The categerical_attributes are also used for targeting rules for the feature flag similar to how subject_attributes are used for that with regular feature flags.

Action Contexts

Next, supply a hash with actions and their attributes: actions: Hash{String => Attributes}. If the user is assigned to the bandit, the bandit selects one of the actions supplied here, and all actions supplied are considered to be valid; if an action should not be shown to a user, do not include it in this hash.

The action attributes are similar to the subject_attributes but hold action-specific information. Note that we can use Attributes.empty to create an empty attribute context.

Note that action contexts can contain two kinds of information:

  • Action-specific context: e.g., the image aspect ratio of the image corresponding to this action
  • User-action interaction context: e.g., there could be a "brand-affinity" model that computes brand affinities of users to brands, and scores of this model can be added to the action context to provide additional context for the bandit.

Result

The bandit_result is an instance of BanditResult, which has two fields:

  • variation (String): The variation that was assigned to the subject
  • action (Optional[String]): The action that was assigned to the subject

The variation returns the feature flag variation; this can be the bandit itself, or the "status quo" variation if the user is not assigned to the bandit. If we are unable to generate a variation, for example when the flag is turned off, then the default variation is returned. In both of those cases, the action is nil, and you should use the status-quo algorithm to select an action.

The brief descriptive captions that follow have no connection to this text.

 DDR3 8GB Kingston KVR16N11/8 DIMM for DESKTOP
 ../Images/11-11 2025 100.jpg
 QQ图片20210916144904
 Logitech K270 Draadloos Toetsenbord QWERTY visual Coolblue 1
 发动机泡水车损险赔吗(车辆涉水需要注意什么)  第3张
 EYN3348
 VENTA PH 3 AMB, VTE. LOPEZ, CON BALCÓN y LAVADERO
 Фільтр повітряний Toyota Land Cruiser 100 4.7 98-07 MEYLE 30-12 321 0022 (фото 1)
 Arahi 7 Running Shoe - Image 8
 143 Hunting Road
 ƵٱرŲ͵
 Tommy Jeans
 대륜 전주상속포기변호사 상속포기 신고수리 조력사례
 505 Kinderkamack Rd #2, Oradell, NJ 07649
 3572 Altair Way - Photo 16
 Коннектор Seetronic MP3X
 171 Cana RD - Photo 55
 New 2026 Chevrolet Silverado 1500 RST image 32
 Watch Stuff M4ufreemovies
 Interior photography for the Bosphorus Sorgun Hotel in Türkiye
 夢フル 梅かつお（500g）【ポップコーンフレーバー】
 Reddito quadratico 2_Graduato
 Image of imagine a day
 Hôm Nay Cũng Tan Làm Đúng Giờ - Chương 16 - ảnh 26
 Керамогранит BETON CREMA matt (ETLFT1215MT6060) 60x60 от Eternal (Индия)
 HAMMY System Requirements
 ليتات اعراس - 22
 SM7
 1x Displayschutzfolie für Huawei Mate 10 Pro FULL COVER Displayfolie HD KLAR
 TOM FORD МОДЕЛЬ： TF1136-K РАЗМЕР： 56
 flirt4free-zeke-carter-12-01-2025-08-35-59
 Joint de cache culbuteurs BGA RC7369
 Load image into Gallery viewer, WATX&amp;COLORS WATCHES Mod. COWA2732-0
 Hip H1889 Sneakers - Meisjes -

When action is not nil, the bandit has selected that action to be shown to the user.

Status quo algorithm

In order to accurately measure the performance of the bandit, we need to compare it to the status quo algorithm using an experiment. This status quo algorithm could be a complicated algorithm that selects an action according to a different model, or a simple baseline such as selecting a fixed or random action. When you create an analysis allocation for the bandit and the action in BanditResult is nil, implement the desired status quo algorithm based on the variation value.